* [EXCERPT TO READ]:

%%

It was impossible not to wonder whether any of those attacking us could be the same men as those I was with back in early 1988. And how, when Moscow had got such a bloody nose in Afghanistan, losing more than 15,000 men in what is seen as Russia’s Vietnam (and a defeat that had played a crucial role in the collapse of communism), had the British ended up taking on the same enemy?
It’s not as if we don’t have a history. When the paras moved into Camp Price just outside Gereshk in May and their commander had his first meeting with local officials, it took the Afghans just 10 minutes to bring up the battle of Maiwand. One of the worst defeats ever suffered by the British Army in which more than 1,000 men were slaughtered by the side of the Helmand River, the battle may have happened in 1880 but Afghans in Helmand talk about it as if it were yesterday and all claim that their forefathers were there.
If any further reminder were needed that one gets involved in Afghanistan at one’s peril, the Kabul headquarters of the Nato-led peacekeeping force is on the site of the old British cantonment. Its entire strength fled from here in January 1842 after a tribal revolt against the British-imposed ruler.
Of the 16,000 soldiers, wives, children and camp followers who left, only one got away; the rest were massacred or taken prisoner by Ghilzai tribesmen. Only Dr William Brydon was deliberately left alive to tell the tale and warn people back home of the consequences of getting involved in Afghanistan.

%%

* [JOB 1]:
In the Afghanistan passage, how many men did Moscow lose in Afghanistan?
* [JOB 2]:
Which years are named in the Afghanistan passage? List every one.
* [JOB 3]:
Carry on with the Afghanistan passage, writing what comes after its last sentence.
The entries that come next are separate material and have no connection to the Afghanistan passage.

* [RECORDS PROVIDED]:

%%

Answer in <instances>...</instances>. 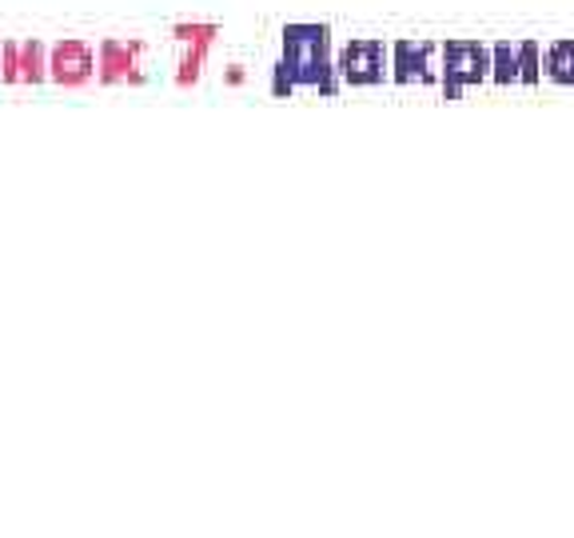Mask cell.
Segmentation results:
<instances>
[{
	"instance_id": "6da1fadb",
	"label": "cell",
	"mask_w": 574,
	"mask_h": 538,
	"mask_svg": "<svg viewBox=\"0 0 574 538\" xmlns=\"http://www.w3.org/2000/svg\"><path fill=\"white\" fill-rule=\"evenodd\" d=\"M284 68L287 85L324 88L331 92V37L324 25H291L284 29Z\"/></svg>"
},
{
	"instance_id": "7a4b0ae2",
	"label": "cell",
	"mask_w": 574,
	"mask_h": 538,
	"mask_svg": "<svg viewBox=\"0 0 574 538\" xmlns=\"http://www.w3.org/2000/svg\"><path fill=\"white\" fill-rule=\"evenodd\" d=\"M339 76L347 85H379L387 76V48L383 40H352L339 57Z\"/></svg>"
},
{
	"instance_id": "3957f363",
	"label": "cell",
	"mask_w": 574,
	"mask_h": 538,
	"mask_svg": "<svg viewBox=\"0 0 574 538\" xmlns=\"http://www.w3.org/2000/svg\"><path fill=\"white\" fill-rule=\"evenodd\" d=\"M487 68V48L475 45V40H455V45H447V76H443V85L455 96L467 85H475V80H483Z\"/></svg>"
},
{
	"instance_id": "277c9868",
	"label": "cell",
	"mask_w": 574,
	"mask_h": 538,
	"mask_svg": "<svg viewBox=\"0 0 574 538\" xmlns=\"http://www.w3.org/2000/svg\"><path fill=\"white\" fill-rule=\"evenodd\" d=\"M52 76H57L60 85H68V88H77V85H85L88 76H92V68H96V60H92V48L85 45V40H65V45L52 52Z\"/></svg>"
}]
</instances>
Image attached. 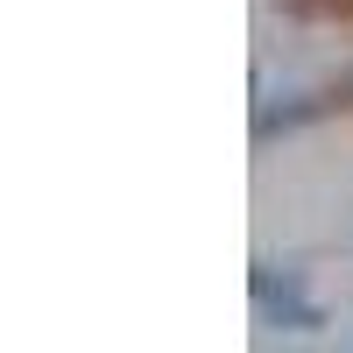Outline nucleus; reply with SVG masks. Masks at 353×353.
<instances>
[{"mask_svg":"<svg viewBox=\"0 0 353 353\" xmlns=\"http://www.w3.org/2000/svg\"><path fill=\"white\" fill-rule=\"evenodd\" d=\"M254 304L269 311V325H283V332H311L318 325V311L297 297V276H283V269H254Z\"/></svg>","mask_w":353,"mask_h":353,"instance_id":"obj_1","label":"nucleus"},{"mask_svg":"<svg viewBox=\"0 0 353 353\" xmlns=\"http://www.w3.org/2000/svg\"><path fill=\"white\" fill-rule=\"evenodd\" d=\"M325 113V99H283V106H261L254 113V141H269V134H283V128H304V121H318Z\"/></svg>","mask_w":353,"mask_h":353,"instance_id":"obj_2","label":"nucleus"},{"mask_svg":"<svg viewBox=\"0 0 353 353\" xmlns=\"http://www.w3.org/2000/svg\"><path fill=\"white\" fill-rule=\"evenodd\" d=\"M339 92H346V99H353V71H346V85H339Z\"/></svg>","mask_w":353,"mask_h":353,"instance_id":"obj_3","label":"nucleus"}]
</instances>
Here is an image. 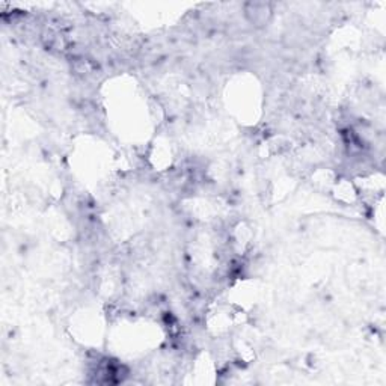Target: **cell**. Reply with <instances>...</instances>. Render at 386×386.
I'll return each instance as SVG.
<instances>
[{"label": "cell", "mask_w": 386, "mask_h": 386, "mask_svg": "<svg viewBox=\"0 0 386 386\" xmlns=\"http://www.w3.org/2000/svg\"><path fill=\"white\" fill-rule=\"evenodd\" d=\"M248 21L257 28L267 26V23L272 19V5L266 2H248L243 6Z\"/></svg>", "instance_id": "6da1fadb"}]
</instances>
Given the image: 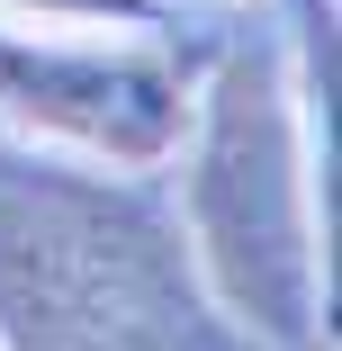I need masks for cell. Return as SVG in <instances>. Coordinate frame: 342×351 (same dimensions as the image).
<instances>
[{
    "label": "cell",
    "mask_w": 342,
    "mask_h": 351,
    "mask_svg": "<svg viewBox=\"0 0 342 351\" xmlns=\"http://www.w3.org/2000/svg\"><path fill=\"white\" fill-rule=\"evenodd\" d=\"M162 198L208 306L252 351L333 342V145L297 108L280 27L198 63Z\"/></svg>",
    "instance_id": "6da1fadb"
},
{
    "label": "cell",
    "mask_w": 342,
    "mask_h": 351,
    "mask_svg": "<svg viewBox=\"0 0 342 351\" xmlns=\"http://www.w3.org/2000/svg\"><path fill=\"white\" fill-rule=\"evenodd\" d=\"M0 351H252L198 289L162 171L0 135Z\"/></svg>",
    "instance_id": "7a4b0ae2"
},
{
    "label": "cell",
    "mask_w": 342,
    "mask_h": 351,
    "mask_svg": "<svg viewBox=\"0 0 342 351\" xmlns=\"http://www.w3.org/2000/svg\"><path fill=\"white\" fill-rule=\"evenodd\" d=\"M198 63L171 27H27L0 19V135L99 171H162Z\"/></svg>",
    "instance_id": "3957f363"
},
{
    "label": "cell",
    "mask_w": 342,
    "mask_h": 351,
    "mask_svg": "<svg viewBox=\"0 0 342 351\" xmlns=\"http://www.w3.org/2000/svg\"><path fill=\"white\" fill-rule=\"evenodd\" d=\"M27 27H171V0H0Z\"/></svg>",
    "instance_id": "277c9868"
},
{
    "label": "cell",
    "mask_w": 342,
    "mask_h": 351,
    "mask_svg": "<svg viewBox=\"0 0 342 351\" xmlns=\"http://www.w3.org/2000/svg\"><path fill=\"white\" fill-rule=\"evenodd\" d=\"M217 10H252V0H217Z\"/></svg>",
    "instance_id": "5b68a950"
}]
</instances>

%%
%%

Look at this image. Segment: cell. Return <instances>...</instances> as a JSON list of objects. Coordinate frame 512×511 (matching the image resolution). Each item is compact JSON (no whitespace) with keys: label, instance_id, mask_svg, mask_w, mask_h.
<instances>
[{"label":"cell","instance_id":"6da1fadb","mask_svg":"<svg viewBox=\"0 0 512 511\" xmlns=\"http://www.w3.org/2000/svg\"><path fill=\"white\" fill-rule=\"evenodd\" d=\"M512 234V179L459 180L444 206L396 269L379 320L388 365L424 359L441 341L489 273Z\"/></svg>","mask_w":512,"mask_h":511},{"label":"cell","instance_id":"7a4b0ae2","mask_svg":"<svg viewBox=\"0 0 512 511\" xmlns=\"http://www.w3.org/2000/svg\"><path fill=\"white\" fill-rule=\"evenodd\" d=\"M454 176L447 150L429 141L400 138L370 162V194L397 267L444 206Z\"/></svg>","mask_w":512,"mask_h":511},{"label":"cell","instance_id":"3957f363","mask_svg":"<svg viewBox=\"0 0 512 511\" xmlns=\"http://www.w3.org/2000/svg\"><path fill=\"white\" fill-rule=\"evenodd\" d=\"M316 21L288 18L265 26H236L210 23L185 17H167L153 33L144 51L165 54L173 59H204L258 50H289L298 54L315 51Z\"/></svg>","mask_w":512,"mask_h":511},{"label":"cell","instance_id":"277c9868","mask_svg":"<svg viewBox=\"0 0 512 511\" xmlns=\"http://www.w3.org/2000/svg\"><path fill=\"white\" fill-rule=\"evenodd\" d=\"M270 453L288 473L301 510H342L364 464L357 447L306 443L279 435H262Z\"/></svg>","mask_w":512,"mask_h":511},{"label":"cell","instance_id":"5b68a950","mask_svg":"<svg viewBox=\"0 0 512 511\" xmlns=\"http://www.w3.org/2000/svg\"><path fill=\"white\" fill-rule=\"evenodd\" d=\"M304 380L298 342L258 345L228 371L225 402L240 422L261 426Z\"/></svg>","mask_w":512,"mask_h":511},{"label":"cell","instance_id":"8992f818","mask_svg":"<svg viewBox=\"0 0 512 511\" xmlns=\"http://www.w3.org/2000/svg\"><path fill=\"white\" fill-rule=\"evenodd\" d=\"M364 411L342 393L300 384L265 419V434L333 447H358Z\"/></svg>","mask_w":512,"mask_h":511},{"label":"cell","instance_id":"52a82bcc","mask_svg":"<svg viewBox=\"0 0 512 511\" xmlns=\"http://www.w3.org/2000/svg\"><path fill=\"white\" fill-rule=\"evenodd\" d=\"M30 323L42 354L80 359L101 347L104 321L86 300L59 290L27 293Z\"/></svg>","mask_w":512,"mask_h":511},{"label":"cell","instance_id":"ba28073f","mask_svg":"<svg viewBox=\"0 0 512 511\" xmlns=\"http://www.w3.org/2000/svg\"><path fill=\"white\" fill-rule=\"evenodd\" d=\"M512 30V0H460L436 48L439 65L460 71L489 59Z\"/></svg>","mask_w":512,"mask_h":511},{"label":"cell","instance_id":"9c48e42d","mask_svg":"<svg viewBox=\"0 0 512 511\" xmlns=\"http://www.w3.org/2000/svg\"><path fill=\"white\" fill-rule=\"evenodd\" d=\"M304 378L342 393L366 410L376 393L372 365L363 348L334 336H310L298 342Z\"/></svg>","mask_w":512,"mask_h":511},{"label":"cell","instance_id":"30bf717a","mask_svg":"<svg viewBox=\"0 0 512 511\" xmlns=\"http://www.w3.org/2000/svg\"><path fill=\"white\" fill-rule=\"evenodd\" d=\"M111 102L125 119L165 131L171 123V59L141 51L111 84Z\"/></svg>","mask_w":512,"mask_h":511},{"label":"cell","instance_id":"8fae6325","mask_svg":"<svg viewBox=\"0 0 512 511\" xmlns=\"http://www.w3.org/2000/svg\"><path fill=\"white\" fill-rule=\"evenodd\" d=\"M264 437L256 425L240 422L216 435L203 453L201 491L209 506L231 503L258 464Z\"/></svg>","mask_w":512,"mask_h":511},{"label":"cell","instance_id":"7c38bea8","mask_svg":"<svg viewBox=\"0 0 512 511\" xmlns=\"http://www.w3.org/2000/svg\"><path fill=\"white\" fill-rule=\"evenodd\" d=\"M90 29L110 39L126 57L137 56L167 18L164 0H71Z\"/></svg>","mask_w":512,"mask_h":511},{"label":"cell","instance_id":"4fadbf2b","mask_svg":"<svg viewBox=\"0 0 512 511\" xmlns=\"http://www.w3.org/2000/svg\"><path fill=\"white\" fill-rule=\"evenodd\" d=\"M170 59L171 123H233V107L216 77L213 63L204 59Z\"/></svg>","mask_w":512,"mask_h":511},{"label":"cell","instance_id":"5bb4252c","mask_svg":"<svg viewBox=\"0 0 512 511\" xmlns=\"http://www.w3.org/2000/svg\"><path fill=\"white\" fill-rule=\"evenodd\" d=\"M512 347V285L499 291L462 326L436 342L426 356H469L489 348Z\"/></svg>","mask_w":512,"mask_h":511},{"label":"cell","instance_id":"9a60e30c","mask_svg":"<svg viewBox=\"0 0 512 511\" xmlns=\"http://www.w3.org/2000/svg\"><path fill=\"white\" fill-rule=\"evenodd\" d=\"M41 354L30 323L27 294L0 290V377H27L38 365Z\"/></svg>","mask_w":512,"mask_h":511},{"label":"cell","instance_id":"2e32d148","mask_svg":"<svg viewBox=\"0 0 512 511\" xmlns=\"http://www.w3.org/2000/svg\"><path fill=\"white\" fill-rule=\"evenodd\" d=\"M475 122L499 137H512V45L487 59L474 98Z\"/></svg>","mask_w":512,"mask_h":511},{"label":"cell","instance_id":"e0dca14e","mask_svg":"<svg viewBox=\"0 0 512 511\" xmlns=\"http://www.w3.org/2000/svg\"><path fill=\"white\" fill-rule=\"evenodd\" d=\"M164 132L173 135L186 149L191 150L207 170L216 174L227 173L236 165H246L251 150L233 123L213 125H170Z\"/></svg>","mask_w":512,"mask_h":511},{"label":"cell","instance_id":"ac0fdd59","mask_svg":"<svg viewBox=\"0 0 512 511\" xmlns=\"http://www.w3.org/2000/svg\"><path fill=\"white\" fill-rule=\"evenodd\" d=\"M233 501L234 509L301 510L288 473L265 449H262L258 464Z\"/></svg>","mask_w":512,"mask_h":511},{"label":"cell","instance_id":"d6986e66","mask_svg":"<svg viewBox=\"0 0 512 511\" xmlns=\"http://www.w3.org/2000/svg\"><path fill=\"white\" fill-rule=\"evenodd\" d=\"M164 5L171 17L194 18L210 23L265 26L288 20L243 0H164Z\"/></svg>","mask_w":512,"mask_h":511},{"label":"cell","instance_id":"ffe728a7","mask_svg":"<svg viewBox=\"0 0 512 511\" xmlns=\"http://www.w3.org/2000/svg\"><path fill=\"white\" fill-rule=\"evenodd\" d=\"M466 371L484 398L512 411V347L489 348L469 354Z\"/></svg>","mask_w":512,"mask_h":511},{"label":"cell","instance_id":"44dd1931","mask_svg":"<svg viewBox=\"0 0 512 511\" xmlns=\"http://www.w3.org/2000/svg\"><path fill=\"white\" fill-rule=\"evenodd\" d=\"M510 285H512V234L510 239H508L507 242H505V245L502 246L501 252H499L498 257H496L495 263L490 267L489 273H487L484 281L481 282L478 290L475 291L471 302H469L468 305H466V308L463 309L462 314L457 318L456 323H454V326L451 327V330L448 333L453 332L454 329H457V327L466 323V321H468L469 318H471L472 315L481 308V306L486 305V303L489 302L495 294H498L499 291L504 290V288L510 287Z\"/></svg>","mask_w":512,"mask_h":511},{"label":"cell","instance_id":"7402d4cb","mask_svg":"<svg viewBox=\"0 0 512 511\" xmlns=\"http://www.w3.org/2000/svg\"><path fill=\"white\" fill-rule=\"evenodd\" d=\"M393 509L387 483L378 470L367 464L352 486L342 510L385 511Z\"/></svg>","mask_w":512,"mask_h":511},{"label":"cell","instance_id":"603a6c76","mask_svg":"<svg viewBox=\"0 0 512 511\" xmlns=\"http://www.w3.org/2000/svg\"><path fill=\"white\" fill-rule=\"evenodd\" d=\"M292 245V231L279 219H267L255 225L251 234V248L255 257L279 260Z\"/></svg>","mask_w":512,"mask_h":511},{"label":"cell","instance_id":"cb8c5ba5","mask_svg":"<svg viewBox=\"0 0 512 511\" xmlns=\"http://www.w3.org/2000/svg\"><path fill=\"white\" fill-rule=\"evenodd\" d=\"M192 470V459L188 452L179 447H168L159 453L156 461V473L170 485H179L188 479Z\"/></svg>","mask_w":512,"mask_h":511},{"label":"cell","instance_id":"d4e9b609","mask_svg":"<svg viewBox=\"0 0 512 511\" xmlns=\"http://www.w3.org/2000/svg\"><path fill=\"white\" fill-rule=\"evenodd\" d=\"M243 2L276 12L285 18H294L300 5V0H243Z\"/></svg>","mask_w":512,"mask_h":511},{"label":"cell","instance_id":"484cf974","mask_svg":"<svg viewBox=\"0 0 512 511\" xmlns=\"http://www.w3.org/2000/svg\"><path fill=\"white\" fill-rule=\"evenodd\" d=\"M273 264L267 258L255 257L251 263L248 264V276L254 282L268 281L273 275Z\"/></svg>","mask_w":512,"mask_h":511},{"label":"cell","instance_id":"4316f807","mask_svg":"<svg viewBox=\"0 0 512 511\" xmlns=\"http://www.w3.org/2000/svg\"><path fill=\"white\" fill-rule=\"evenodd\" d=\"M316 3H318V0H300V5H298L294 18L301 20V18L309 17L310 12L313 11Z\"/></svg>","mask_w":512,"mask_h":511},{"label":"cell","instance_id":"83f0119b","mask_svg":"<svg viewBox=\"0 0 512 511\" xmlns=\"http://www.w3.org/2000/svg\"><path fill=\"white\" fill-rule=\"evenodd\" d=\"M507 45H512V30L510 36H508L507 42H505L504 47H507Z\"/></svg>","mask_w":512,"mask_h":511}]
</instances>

%%

* [WRITTEN ANSWER 1]:
More than 15,000 men.

* [WRITTEN ANSWER 2]:
1988, 1880, 1842

* [WRITTEN ANSWER 3]:
In a country that has ended up as a graveyard for so many thousands of British soldiers, why don’t we learn from history?
This time the politicians tell us that we have gone to make peace, not war — to “secure the area so that development can take place and extend the reach of the Karzai government”. But we are woefully underequipped for either: already six British soldiers have lost their lives within 24 days, victims once more of the Ghilzai Pashtuns.
Last month saw 53 “TICs” — troops in contact, in other words under Taliban attack — and last week there were two nights during which all but one of the British bases and outposts in Helmand came under attack.
How did it all go so wrong? Why does a senior British military officer talk despairingly of “military and developmental anarchy”?